Randhir Singh, Anil Rai and Prachi Misra
Indian Agricultural Statistics Research Institute,
New Delhi - 110012


Introduction
The last decades witnessed revolutionary changes in the approaches related to spatial problems because of incredible progress in automation and computer technology especially with the introduction of modern Geographic Information System (GIS). It is a powerful tool for storing, retrieving analysing and integrating spatial and non-spatial geographical data apart from drawing any kind of maps. The development of spatial statistical techniques has been accelerated parallel to this rapid growth of GIS technologies and there is a need to integrate the GIS, and spatial statistical techniques and remote sensing.

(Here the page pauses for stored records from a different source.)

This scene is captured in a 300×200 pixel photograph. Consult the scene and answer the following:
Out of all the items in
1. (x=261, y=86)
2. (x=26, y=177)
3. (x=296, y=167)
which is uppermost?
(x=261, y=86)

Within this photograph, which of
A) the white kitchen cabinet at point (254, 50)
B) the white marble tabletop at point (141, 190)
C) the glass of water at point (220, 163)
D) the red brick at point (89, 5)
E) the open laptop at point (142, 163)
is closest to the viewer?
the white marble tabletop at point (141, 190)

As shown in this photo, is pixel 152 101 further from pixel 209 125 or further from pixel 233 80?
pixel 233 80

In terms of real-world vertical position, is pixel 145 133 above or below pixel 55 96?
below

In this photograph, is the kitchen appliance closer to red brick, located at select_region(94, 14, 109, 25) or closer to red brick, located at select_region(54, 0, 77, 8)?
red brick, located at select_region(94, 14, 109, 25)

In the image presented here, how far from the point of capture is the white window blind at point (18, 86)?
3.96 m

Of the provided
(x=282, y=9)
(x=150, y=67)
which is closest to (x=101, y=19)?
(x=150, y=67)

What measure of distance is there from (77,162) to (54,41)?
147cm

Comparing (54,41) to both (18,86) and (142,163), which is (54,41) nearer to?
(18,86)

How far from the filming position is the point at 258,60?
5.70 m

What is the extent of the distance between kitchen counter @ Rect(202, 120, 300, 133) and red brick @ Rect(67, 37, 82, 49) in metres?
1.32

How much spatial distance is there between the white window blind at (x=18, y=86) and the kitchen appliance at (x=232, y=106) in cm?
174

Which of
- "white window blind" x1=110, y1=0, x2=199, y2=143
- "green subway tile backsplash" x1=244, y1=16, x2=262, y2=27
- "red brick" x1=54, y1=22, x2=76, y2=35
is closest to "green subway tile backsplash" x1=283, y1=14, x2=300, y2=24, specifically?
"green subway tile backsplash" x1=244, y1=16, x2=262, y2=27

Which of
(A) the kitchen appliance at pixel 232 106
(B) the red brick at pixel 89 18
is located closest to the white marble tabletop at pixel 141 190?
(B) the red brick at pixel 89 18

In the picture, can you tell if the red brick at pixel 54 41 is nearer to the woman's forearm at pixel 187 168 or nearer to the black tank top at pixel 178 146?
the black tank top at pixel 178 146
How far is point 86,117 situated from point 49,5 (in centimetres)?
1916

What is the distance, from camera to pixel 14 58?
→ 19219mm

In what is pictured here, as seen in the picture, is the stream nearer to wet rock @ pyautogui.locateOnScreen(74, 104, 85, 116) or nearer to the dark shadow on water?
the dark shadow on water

A number of organisations in India are engaged in developing suitable applications of remote sensing technology. The initial success of these led to the formulation of crop acreage and production estimation (CAPE) project which was firrst major project launched under Remote SENSING Application Mission (RSAM) and Department of Space (DOS) in 1986. First indepenent attempt in the country towards the use of satellite digital data was made in karnal district of Haryana using Landsat MSS data by (1989). Dadhawal and Sridhar (1986), Panikar et al. (1987), Dadhawal et al. (1987), Murthy et al. (1996) etc. have made significant contributions towards acreage and production estimation of rice and wheat in the country. Singh, et al. (1992) and Goyal, et al. (1994) presented the use of satellite data alongwith survey data for improving the efficiency of crop yield estimators. The applications of Remote Sensing and GIS for Land Use Planning under different projects underaken in the country has been considered by Krishnamurthy and Adiga (1987).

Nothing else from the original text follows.